Il est le troisième homme de cette campagne pour la primaire de la droite. François Fillon tente de s'imposer comme une alternative au duel entre Nicolas Sarkozy et Alain Juppé. Selon un dernier sondage Harris Interactive pour France Télévisions, les deux personnalités politiques sont à égalité, tous les deux à 37% d'intentions de vote au premier tour. Au second tour, le maire de Bordeaux l'emporterait de justesse face à Nicolas Sarkozy (52% à 48%). François Fillon recueillerait 10% des intentions de vote et se placerait en troisième position.

François Fillon a fait basculer la campagne lors de la primaire en dénonçant les affaires judiciaires qui viennent ternir l'horizon de Nicolas Sarkozy. "J'existais avant Nicolas Sarkozy, je crois même avoir largement contribué à le faire élire en 2007 car il n'y avait pas beaucoup d'hommes politiques qui le soutenaient à cette époque-là", expliquait l'ancien premier ministre sur France Info. Plus tôt, il avait attaqué directement l'ancien président : "Il ne sert à rien de parler d'autorité quand on n'est pas soi-même irréprochable. Qui imagine un seul instant le général de Gaulle mis en examen ? Avoir une haute idée de la politique signifie que ceux qui briguent la confiance des Français doivent en être digne.
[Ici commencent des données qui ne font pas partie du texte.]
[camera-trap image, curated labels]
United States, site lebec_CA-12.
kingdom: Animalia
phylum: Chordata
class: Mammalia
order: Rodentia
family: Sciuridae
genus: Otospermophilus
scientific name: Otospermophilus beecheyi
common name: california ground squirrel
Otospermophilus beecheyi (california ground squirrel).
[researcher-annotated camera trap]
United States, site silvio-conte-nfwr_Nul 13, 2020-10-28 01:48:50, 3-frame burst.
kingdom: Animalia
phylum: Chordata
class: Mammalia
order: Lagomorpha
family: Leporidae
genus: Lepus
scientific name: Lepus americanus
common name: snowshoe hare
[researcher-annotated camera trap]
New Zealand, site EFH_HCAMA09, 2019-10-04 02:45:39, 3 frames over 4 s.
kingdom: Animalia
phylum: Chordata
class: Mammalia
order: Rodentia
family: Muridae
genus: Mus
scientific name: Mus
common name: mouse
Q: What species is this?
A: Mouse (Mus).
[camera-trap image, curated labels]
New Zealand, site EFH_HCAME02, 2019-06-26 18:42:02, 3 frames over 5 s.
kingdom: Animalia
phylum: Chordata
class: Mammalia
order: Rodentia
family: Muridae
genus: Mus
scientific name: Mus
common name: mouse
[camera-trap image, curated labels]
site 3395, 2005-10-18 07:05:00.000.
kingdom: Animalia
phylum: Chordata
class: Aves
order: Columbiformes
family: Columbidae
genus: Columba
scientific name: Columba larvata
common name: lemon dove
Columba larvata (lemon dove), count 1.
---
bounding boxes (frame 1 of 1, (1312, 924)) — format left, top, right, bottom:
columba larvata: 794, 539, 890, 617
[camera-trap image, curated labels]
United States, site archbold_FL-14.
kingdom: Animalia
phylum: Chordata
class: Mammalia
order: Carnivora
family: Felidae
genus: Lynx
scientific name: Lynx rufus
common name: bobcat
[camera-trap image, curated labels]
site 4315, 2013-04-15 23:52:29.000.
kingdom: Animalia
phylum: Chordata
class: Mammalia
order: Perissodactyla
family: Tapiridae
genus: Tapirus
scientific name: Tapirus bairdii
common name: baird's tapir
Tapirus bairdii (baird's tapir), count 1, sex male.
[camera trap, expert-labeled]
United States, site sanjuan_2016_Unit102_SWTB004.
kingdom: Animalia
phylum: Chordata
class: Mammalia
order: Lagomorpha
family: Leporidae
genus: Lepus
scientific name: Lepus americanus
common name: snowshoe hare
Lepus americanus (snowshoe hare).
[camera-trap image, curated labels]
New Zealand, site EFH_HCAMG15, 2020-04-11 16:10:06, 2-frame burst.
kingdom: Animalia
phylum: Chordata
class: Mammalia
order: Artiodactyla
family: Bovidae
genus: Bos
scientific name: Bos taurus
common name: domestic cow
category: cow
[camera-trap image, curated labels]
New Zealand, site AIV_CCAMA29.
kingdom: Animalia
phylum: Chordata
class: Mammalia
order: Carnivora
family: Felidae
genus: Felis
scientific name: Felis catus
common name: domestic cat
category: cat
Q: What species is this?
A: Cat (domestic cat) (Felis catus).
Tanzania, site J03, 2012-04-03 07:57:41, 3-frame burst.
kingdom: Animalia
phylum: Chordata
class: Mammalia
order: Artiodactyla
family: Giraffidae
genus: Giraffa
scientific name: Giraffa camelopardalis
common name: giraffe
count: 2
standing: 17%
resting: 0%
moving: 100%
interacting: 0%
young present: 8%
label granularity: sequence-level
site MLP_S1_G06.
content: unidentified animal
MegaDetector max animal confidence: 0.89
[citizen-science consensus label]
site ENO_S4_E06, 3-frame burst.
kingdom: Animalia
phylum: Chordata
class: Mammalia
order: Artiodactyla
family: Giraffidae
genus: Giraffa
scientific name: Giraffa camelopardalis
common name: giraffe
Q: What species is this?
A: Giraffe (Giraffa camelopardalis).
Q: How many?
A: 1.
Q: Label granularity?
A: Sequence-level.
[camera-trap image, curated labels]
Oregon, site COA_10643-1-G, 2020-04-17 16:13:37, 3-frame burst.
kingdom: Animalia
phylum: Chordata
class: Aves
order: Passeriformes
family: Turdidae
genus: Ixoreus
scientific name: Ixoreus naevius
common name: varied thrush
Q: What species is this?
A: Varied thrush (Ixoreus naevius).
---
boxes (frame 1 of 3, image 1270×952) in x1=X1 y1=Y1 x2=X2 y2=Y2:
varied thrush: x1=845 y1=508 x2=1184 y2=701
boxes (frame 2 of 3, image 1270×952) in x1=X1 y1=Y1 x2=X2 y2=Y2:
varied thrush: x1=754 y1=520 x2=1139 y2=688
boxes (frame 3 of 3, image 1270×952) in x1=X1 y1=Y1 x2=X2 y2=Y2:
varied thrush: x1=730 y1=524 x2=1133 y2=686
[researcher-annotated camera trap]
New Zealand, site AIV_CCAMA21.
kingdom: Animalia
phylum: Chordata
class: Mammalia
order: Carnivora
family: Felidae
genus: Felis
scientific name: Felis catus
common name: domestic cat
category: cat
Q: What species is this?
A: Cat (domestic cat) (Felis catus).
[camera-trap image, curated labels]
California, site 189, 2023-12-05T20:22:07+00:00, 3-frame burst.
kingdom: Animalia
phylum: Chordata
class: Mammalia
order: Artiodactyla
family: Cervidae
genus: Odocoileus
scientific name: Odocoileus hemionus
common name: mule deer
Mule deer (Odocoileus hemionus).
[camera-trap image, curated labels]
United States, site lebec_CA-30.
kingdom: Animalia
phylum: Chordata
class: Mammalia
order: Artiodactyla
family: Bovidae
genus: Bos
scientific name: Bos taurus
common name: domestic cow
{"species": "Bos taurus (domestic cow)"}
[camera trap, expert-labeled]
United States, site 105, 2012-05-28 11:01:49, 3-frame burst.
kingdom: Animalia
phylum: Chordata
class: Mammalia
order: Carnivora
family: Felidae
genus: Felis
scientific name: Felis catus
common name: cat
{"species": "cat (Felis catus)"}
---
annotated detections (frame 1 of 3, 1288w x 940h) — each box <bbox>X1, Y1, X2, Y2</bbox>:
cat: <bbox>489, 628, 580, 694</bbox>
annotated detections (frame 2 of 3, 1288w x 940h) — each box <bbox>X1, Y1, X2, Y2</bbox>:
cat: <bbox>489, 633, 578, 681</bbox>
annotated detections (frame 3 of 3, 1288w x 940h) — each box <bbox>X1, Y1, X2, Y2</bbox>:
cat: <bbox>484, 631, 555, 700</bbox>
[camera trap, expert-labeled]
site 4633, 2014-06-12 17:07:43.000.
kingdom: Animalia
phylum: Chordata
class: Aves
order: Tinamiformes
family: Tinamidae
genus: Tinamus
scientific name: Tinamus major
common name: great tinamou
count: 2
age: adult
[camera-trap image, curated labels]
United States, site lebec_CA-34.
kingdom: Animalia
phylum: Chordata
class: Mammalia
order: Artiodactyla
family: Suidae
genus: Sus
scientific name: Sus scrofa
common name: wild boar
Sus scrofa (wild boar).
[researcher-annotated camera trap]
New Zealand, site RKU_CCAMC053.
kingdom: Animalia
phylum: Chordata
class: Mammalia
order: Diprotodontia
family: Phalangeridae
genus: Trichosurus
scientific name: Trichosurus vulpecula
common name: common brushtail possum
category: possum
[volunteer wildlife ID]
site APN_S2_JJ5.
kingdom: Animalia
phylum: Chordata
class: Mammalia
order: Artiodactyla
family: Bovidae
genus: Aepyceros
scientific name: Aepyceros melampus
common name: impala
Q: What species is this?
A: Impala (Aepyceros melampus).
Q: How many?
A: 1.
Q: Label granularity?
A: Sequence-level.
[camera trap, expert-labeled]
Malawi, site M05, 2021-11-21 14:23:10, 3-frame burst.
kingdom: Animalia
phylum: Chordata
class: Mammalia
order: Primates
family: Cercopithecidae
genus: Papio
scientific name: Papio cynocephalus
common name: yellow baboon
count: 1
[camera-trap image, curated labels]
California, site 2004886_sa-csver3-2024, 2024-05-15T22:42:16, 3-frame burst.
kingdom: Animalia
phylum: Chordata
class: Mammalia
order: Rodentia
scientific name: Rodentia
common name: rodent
Ceux qui ne respectent pas les lois de la République ne devraient pas pouvoir se présenter devant les électeurs". 

1. "Il faut augmenter le temps de travail pour être plus compétitif"

"Il y a bien un jour où il faudra payer notre dette et réduire notre déficit. Cela suppose de travailler un peu plus et d'être plus compétitif" expliquait François Fillon à l'antenne de RTL. Selon le candidat à la primaire de la droite, les 35 heures doivent être remises en cause, mais pas question de demander de travailler 39 payées". Il appelle ainsi à la mise en place de "négociations" au sein de la fonction publique. "On leur demande de faire en 35 heures, ce qu'ils faisaient en 39 heures auparavant. Il y a un accord possible dans les hôpitaux entre une augmentation du temps de travail et des perspectives à améliorer".

2. "Il faut pouvoir passer par-dessus les syndicats"

Les manifestations contre la loi Travail avaient atteint un point de non retour avec de nombreuses arrestations et des blessés lors d'affrontements entre les forces de l'ordre et les manifestants. En juin dernier, François Fillon dénonçait un "comportement presque factieux" qui va à l'encontre des "règles de la démocratie". L'ancien chef du gouvernement de Nicolas Sarkozy considère que les manifestations contre la loi adoptée par l'utilisation d'un 49.3 n'était que dans le but de "protéger le dernier avantage" des syndicats.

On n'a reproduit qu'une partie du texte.